If in a triangle ABC, a, b, c, and angle A is given and \[c\sin A < a < c\], then which of the following is true?
A. \[{b_1} + {b_2} = 2c\cos A\]
B. \[{b_1} + {b_2} = c\cos A\]
C. \[{b_1} + {b_2} = 3c\cos A\]
D. \[{b_1} + {b_2} = 4c\cos A\]

Answer 1

Hint: We will use cosine law to find a quadratic equation of b.

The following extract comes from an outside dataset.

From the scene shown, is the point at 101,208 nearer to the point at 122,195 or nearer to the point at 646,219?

Then we will apply the sum of roots formula to get the desired result.

Formula used:
The sum of roots of a quadratic equation \[A{x^2} + Bx + C = 0\] is \[ - \dfrac{B}{A}\].
The cosine law is:
\[{a^2} = {b^2} + {c^2} - 2bc\cos A\]
\[{b^2} = {a^2} + {c^2} - 2ac\cos B\]
\[{c^2} = {a^2} + {b^2} - 2ab\cos C\]

Complete step by step solution:
Taking cosine law \[{a^2} = {b^2} + {c^2} - 2bc\cos A\]
Now rewrite the above equation
\[{b^2} - 2bc\cos A + {c^2} - {a^2} = 0\]
\[ \Rightarrow {b^2} - \left( {2c\cos A} \right)b + \left( {{c^2} - {a^2}} \right) = 0\] ….(i)
The above equation is a quadratic equation of b.
Compare equation (i) with \[A{x^2} + Bx + C = 0\]
A = 1, \[B = - 2c\cos A\], and \[C = {c^2} - {a^2}\]
Assume that \[{b_1}\] and \[{b_2}\] are the roots of the above equation.
Apply the formula sum of roots for equation (i)
\[{b_1} + {b_2} = \dfrac{{2c\cos A}}{1}\]
\[ \Rightarrow {b_1} + {b_2} = 2c\cos A\]
Hence option A is the correct option.

Note: Some students are confused with the formula of the sum of roots of a quadratic equation and the product of roots of a quadratic equation. They used \[\dfrac{C}{A}\] as a sum of the roots of the equation \[A{x^2} + Bx + C = 0\] which is an incorrect formula. The correct formula is the sum of the roots of the quadratic equation \[A{x^2} + Bx + C = 0\] is \[ - \dfrac{B}{A}\].